The most comforting aspect of a beach read book are the fantasy love interests that inhabit them. Vicarious readers require lovers who are thoughtful, kind, blessed with a high density of muscle tone around the abdominal areas, and, most importantly, an unwavering and obvious interest in the protagonist.

Olivia’s story leans into the trope hard. An old flame from her college days has moved into the neighbourhood, only now he is a world famous musician. While he seems to be 100% on team Olivia, she has reservations and doubts that first need to be settled. Luckily, country & western superstar Devon has never had a biography written about him, giving Olivia plenty of opportunities to wield her tape recorder while asking more intimate questions.

Meanwhile, Sophie enjoys a sweet summer fling with Dante, a surfer boy who learns how to sign for her, and takes her to see the turtles. He is the perfect first love: respectful, curious about both the girl and her culture, and quick to text back. Through Dante, Sophie begins to navigate her first steps into adulthood.

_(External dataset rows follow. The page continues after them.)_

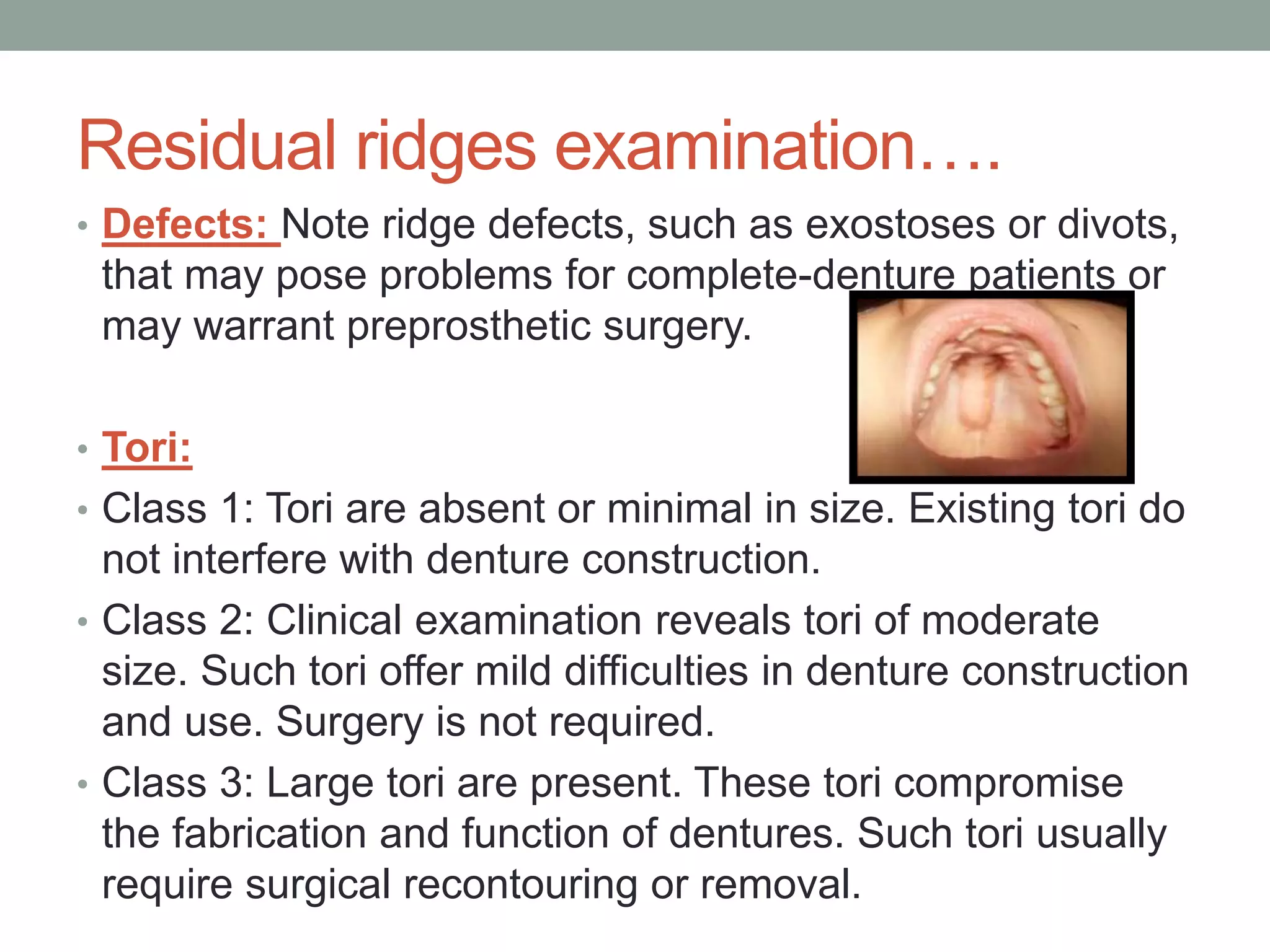 Residual ridges examination….

• Defects: Note ridge defects, such as exostoses or divots, that may pose problems for complete-denture patients or may warrant preprosthetic surgery.

• Tori:
• Class 1: Tori are absent or minimal in size. Existing tori do not interfere with denture construction.
• Class 2: Clinical examination reveals tori of moderate size. Such tori offer mild difficulties in denture construction and use. Surgery is not required.
• Class 3: Large tori are present. These tori compromise the fabrication and function of dentures. Such tori usually require surgical recontouring or removal.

Though less spicy than many modern romantic readers may expect, Cinnamon Beach brings warm fuzzies as the characters negotiate the tensions of their own will they/won’t they relationships.

An authentic touch

What makes Cinnamon Beach such a thoughtful read is how it synthesises Kamata’s realistic and relatable style of writing with more fanciful tropes expected of this genre. The feelings and emotions of all the characters come from a very real place, as do some of the events in the story. A truly infuriating section details the pervasive academic power harassment suffered in many tertiary institutions, for example. Olivia’s biography shares similarities with her author – a caucasian woman working in Tokushima, Japan, mother to two children, a boy and a girl, with a Japanese husband. Kamata herself is always quick to point out that her stories are fiction, but these insights into the world she has inhabited for decades gives her works a unique dimension.

Final thoughts

While Cinnamon Beach certainly touches on the pain of loss and the complexity of redefining one’s identity after grief, the novel balances this heaviness with the warmth of second chances and self-discovery. Kamata invites readers to connect with each character’s journey while delighting in the genre’s escapist pleasures.

The nostalgic seaside setting of Cinnamon Beach serves not only as a place for reflection but also as a subtle metaphor for the tides of change in each woman’s life. A backdrop that is both healing and serene. A place we all wish we could visit when at our own crossroads.